* _What you will do_
Render all of the material below as a numbered list with one line per entry, leaving out the blank lines.

# START OF Supplied data

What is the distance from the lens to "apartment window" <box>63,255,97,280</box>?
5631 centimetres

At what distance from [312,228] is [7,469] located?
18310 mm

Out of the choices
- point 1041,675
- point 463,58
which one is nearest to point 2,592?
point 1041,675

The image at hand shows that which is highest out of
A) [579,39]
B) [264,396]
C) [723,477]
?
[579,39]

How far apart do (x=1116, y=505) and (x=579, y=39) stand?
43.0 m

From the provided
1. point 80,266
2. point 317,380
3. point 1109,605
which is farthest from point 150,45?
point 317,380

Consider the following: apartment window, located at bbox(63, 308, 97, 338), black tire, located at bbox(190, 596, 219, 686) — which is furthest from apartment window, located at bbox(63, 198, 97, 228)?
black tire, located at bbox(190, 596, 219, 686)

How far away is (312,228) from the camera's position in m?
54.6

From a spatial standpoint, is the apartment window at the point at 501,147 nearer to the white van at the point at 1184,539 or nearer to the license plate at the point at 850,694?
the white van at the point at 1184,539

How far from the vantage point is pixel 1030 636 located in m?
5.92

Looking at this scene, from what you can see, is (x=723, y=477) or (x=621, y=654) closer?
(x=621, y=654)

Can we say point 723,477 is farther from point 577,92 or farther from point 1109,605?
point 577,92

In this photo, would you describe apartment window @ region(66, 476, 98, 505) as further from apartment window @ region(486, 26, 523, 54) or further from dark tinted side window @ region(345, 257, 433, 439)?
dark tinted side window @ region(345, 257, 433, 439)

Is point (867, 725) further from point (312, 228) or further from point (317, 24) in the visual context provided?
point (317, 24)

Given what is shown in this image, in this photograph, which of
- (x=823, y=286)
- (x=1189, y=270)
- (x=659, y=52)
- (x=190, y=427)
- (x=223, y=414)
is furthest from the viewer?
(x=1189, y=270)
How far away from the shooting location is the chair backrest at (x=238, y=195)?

# END OF Supplied data

* _Response for this exercise_
1. What is the distance from the lens to "apartment window" <box>63,255,97,280</box>?
2. 5631 centimetres
3. At what distance from [312,228] is [7,469] located?
4. 18310 mm
5. Out of the choices
6. - point 1041,675
7. - point 463,58
8. which one is nearest to point 2,592?
9. point 1041,675
10. The image at hand shows that which is highest out of
11. A) [579,39]
12. B) [264,396]
13. C) [723,477]
14. ?
15. [579,39]
16. How far apart do (x=1116, y=505) and (x=579, y=39) stand?
17. 43.0 m
18. From the provided
19. 1. point 80,266
20. 2. point 317,380
21. 3. point 1109,605
22. which is farthest from point 150,45?
23. point 317,380
24. Consider the following: apartment window, located at bbox(63, 308, 97, 338), black tire, located at bbox(190, 596, 219, 686) — which is furthest from apartment window, located at bbox(63, 198, 97, 228)?
25. black tire, located at bbox(190, 596, 219, 686)
26. How far away is (312,228) from the camera's position in m?
27. 54.6
28. From a spatial standpoint, is the apartment window at the point at 501,147 nearer to the white van at the point at 1184,539 or nearer to the license plate at the point at 850,694?
29. the white van at the point at 1184,539
30. How far from the vantage point is pixel 1030 636 located in m?
31. 5.92
32. Looking at this scene, from what you can see, is (x=723, y=477) or (x=621, y=654) closer?
33. (x=621, y=654)
34. Can we say point 723,477 is farther from point 577,92 or farther from point 1109,605?
35. point 577,92
36. In this photo, would you describe apartment window @ region(66, 476, 98, 505) as further from apartment window @ region(486, 26, 523, 54) or further from dark tinted side window @ region(345, 257, 433, 439)?
37. dark tinted side window @ region(345, 257, 433, 439)
38. Is point (867, 725) further from point (312, 228) or further from point (317, 24) in the visual context provided?
39. point (317, 24)
40. Given what is shown in this image, in this photograph, which of
41. - (x=823, y=286)
42. - (x=1189, y=270)
43. - (x=659, y=52)
44. - (x=190, y=427)
45. - (x=223, y=414)
46. is furthest from the viewer?
47. (x=1189, y=270)
48. How far away from the shooting location is the chair backrest at (x=238, y=195)?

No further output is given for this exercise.